Low emission wood or biomass energy. As a renewable resource that is sustainable and dependable, wood fuel (also known as a biomass energy source) has more advantages than fossil fuels. It emits 90% less carbon dioxide than fossil fuels and scant sulfur and heavy metals; wood fuel does not contribute to acid rain pollution and the particle emissions can be controlled. Increasingly state governments and home owners are looking to biomass energy as an affordable future energy source provided that wood fuel can be sourced within 50 miles. The main down sides to using wood fuels are the start-up costs for implementing this energy system and the upkeep (removal of ash waste, etc). One study points out that it is 90% cheaper in Wisconsin to heat a home with wood pellets than it is to heat it with electricity so the lower cost and efficiency of biomass energy must be weighed against the initial installation costs and upkeep.
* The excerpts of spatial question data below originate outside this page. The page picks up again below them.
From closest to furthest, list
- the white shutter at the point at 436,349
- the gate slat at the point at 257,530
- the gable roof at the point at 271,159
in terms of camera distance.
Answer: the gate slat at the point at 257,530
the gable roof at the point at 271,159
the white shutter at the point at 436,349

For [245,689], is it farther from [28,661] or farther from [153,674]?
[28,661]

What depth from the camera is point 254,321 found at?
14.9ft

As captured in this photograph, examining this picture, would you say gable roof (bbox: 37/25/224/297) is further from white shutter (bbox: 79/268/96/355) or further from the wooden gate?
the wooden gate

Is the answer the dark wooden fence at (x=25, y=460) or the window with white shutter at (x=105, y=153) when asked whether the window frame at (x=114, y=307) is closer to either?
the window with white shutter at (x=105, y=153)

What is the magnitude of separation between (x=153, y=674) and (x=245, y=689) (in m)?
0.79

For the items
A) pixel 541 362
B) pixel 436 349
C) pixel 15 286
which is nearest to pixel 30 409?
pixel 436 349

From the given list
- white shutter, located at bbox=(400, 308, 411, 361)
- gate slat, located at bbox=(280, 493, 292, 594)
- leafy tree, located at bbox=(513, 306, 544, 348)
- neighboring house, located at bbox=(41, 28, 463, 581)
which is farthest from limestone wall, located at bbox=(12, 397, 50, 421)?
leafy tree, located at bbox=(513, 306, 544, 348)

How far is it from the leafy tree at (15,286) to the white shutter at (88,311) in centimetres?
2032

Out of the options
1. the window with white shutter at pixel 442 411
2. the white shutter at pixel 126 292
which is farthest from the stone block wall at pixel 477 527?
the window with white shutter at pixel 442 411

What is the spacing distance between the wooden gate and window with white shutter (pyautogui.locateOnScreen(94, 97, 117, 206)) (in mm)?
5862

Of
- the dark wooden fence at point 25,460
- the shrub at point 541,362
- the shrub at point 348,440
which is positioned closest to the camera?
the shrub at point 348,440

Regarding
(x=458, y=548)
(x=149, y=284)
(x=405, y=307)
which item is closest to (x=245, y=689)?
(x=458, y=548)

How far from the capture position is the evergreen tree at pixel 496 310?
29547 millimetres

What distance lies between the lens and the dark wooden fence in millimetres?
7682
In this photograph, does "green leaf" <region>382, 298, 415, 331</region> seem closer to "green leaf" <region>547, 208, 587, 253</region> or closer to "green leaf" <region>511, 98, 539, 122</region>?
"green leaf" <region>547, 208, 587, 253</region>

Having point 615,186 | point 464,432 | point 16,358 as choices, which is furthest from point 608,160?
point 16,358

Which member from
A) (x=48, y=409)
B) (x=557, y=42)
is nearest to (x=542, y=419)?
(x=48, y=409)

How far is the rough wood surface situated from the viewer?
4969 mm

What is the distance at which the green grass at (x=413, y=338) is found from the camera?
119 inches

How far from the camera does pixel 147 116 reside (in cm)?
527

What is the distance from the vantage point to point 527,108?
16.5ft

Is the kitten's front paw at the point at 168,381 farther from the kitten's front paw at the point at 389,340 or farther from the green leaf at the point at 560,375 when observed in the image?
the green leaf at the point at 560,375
Wind energy. Sails, windmills, wind pumps and wind turbines all harness energy from the wind which, of course, is a renewable and clean energy source. Wind is the energy source that has the greatest capacity in terms of accommodating human energy use and wind farm construction continues to increase worldwide at a rate of 27% a year with China leading the way with more than half of the world’s new wind installations. The most common extraction of this kind of energy is through wind farms consisting of many wind turbines designed to generate electricity. Wind farms can be located off shore (for greater wind capacity) or on agricultural land where crops can be grown all the way up to the base of the turbine. Since wind is virtually an inexhaustible resource (although sometimes inconsistent), this is one instance in which the energy source far outstrips the capacity for humans to use it.
Photovoltaic energy is another term for solar cell energy. Solar cells extract energy from sunlight. This is the form of energy that can be found in watches and batteries (for example) as well as home electricity systems and communication grids. It is a clean energy source as it requires no bulky mechanisms to operate, the photovoltaic arrays (that house the solar cells) come in all sizes and can be installed quickly and it generates no waste by-products.
For the sake of brevity, I omitted other alternative energy systems although they, like the ones listed above, are clean, renewable and sustainable forms of energy. While some of these may seem new now, as the world looks to wean itself from fossil fuels, we will hear more about and use alternative energy systems.